Supplied entries: Begin

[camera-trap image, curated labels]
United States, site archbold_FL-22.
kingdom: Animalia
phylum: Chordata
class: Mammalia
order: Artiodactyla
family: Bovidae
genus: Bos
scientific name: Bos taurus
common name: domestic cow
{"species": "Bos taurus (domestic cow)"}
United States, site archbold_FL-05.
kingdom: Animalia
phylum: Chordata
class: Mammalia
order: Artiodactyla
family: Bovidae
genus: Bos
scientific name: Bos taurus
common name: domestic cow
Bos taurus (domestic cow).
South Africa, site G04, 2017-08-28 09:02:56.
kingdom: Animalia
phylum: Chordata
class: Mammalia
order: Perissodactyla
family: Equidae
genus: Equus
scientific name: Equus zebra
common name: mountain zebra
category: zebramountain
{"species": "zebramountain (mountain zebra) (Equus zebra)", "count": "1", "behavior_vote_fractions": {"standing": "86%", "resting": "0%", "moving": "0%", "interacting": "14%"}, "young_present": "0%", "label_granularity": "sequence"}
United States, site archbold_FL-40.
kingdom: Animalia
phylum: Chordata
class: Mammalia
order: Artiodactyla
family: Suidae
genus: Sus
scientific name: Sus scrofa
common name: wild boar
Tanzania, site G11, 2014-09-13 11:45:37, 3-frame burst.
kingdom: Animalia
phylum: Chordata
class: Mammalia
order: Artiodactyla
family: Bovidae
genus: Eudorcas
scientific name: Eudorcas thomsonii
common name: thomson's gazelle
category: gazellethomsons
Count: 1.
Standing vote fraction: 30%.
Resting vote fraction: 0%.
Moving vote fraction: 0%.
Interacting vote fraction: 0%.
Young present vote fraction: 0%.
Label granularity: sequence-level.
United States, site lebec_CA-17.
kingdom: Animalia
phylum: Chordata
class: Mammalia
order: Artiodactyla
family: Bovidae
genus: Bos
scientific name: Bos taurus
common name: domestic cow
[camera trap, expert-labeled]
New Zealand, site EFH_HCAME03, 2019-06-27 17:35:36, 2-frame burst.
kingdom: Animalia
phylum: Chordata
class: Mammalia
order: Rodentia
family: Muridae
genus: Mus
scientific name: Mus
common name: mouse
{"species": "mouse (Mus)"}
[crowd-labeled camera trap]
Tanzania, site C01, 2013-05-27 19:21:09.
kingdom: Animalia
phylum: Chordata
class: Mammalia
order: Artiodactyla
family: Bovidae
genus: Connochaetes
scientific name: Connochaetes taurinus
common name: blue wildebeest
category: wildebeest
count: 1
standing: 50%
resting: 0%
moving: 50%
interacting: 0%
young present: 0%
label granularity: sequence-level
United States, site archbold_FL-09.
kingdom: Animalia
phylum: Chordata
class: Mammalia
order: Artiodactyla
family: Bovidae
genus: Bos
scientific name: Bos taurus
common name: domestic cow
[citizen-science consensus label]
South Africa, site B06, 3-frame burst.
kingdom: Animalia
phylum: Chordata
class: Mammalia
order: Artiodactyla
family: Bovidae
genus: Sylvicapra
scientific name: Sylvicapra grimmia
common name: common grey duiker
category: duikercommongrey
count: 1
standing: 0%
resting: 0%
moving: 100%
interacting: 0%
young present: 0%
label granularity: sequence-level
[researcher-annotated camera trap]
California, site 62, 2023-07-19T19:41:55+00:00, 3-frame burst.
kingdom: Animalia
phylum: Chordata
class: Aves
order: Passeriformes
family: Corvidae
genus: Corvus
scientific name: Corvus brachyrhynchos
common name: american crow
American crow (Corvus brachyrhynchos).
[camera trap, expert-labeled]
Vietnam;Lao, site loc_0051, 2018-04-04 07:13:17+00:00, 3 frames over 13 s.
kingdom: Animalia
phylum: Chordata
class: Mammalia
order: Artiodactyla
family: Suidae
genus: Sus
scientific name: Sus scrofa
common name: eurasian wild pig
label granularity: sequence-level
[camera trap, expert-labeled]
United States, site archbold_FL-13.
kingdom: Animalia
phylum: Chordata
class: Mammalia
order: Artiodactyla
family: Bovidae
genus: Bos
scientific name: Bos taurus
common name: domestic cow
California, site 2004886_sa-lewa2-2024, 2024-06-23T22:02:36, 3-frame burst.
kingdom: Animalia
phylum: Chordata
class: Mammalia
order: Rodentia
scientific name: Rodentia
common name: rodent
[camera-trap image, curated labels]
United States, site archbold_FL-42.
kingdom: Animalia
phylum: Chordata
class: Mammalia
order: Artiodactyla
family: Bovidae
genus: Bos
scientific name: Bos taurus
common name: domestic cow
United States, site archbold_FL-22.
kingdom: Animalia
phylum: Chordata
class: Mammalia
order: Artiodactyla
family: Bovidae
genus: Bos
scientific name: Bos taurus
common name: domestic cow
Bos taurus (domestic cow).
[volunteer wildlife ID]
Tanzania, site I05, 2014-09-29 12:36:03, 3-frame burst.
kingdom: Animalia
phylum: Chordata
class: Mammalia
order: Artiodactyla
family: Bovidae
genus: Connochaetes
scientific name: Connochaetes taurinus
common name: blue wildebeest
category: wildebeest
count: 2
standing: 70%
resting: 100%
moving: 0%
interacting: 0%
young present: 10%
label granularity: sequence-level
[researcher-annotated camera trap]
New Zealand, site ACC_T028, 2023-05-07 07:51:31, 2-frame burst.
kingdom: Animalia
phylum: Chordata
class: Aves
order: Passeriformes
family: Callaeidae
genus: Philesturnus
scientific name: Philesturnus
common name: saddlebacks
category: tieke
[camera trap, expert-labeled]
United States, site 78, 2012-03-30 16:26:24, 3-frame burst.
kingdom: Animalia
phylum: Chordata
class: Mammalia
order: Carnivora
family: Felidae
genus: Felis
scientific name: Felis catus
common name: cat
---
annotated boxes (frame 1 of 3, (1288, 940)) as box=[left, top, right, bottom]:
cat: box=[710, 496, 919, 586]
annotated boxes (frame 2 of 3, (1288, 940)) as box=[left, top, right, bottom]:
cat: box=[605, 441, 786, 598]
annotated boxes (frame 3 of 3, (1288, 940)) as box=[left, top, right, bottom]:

Supplied entries: End

| Activity |
Return the entries above in full and exactly as written.

| Output of the task |
[camera-trap image, curated labels]
United States, site archbold_FL-22.
kingdom: Animalia
phylum: Chordata
class: Mammalia
order: Artiodactyla
family: Bovidae
genus: Bos
scientific name: Bos taurus
common name: domestic cow
{"species": "Bos taurus (domestic cow)"}
United States, site archbold_FL-05.
kingdom: Animalia
phylum: Chordata
class: Mammalia
order: Artiodactyla
family: Bovidae
genus: Bos
scientific name: Bos taurus
common name: domestic cow
Bos taurus (domestic cow).
South Africa, site G04, 2017-08-28 09:02:56.
kingdom: Animalia
phylum: Chordata
class: Mammalia
order: Perissodactyla
family: Equidae
genus: Equus
scientific name: Equus zebra
common name: mountain zebra
category: zebramountain
{"species": "zebramountain (mountain zebra) (Equus zebra)", "count": "1", "behavior_vote_fractions": {"standing": "86%", "resting": "0%", "moving": "0%", "interacting": "14%"}, "young_present": "0%", "label_granularity": "sequence"}
United States, site archbold_FL-40.
kingdom: Animalia
phylum: Chordata
class: Mammalia
order: Artiodactyla
family: Suidae
genus: Sus
scientific name: Sus scrofa
common name: wild boar
Tanzania, site G11, 2014-09-13 11:45:37, 3-frame burst.
kingdom: Animalia
phylum: Chordata
class: Mammalia
order: Artiodactyla
family: Bovidae
genus: Eudorcas
scientific name: Eudorcas thomsonii
common name: thomson's gazelle
category: gazellethomsons
Count: 1.
Standing vote fraction: 30%.
Resting vote fraction: 0%.
Moving vote fraction: 0%.
Interacting vote fraction: 0%.
Young present vote fraction: 0%.
Label granularity: sequence-level.
United States, site lebec_CA-17.
kingdom: Animalia
phylum: Chordata
class: Mammalia
order: Artiodactyla
family: Bovidae
genus: Bos
scientific name: Bos taurus
common name: domestic cow
[camera trap, expert-labeled]
New Zealand, site EFH_HCAME03, 2019-06-27 17:35:36, 2-frame burst.
kingdom: Animalia
phylum: Chordata
class: Mammalia
order: Rodentia
family: Muridae
genus: Mus
scientific name: Mus
common name: mouse
{"species": "mouse (Mus)"}
[crowd-labeled camera trap]
Tanzania, site C01, 2013-05-27 19:21:09.
kingdom: Animalia
phylum: Chordata
class: Mammalia
order: Artiodactyla
family: Bovidae
genus: Connochaetes
scientific name: Connochaetes taurinus
common name: blue wildebeest
category: wildebeest
count: 1
standing: 50%
resting: 0%
moving: 50%
interacting: 0%
young present: 0%
label granularity: sequence-level
United States, site archbold_FL-09.
kingdom: Animalia
phylum: Chordata
class: Mammalia
order: Artiodactyla
family: Bovidae
genus: Bos
scientific name: Bos taurus
common name: domestic cow
[citizen-science consensus label]
South Africa, site B06, 3-frame burst.
kingdom: Animalia
phylum: Chordata
class: Mammalia
order: Artiodactyla
family: Bovidae
genus: Sylvicapra
scientific name: Sylvicapra grimmia
common name: common grey duiker
category: duikercommongrey
count: 1
standing: 0%
resting: 0%
moving: 100%
interacting: 0%
young present: 0%
label granularity: sequence-level
[researcher-annotated camera trap]
California, site 62, 2023-07-19T19:41:55+00:00, 3-frame burst.
kingdom: Animalia
phylum: Chordata
class: Aves
order: Passeriformes
family: Corvidae
genus: Corvus
scientific name: Corvus brachyrhynchos
common name: american crow
American crow (Corvus brachyrhynchos).
[camera trap, expert-labeled]
Vietnam;Lao, site loc_0051, 2018-04-04 07:13:17+00:00, 3 frames over 13 s.
kingdom: Animalia
phylum: Chordata
class: Mammalia
order: Artiodactyla
family: Suidae
genus: Sus
scientific name: Sus scrofa
common name: eurasian wild pig
label granularity: sequence-level
[camera trap, expert-labeled]
United States, site archbold_FL-13.
kingdom: Animalia
phylum: Chordata
class: Mammalia
order: Artiodactyla
family: Bovidae
genus: Bos
scientific name: Bos taurus
common name: domestic cow
California, site 2004886_sa-lewa2-2024, 2024-06-23T22:02:36, 3-frame burst.
kingdom: Animalia
phylum: Chordata
class: Mammalia
order: Rodentia
scientific name: Rodentia
common name: rodent
[camera-trap image, curated labels]
United States, site archbold_FL-42.
kingdom: Animalia
phylum: Chordata
class: Mammalia
order: Artiodactyla
family: Bovidae
genus: Bos
scientific name: Bos taurus
common name: domestic cow
United States, site archbold_FL-22.
kingdom: Animalia
phylum: Chordata
class: Mammalia
order: Artiodactyla
family: Bovidae
genus: Bos
scientific name: Bos taurus
common name: domestic cow
Bos taurus (domestic cow).
[volunteer wildlife ID]
Tanzania, site I05, 2014-09-29 12:36:03, 3-frame burst.
kingdom: Animalia
phylum: Chordata
class: Mammalia
order: Artiodactyla
family: Bovidae
genus: Connochaetes
scientific name: Connochaetes taurinus
common name: blue wildebeest
category: wildebeest
count: 2
standing: 70%
resting: 100%
moving: 0%
interacting: 0%
young present: 10%
label granularity: sequence-level
[researcher-annotated camera trap]
New Zealand, site ACC_T028, 2023-05-07 07:51:31, 2-frame burst.
kingdom: Animalia
phylum: Chordata
class: Aves
order: Passeriformes
family: Callaeidae
genus: Philesturnus
scientific name: Philesturnus
common name: saddlebacks
category: tieke
[camera trap, expert-labeled]
United States, site 78, 2012-03-30 16:26:24, 3-frame burst.
kingdom: Animalia
phylum: Chordata
class: Mammalia
order: Carnivora
family: Felidae
genus: Felis
scientific name: Felis catus
common name: cat
---
annotated boxes (frame 1 of 3, (1288, 940)) as box=[left, top, right, bottom]:
cat: box=[710, 496, 919, 586]
annotated boxes (frame 2 of 3, (1288, 940)) as box=[left, top, right, bottom]:
cat: box=[605, 441, 786, 598]
annotated boxes (frame 3 of 3, (1288, 940)) as box=[left, top, right, bottom]:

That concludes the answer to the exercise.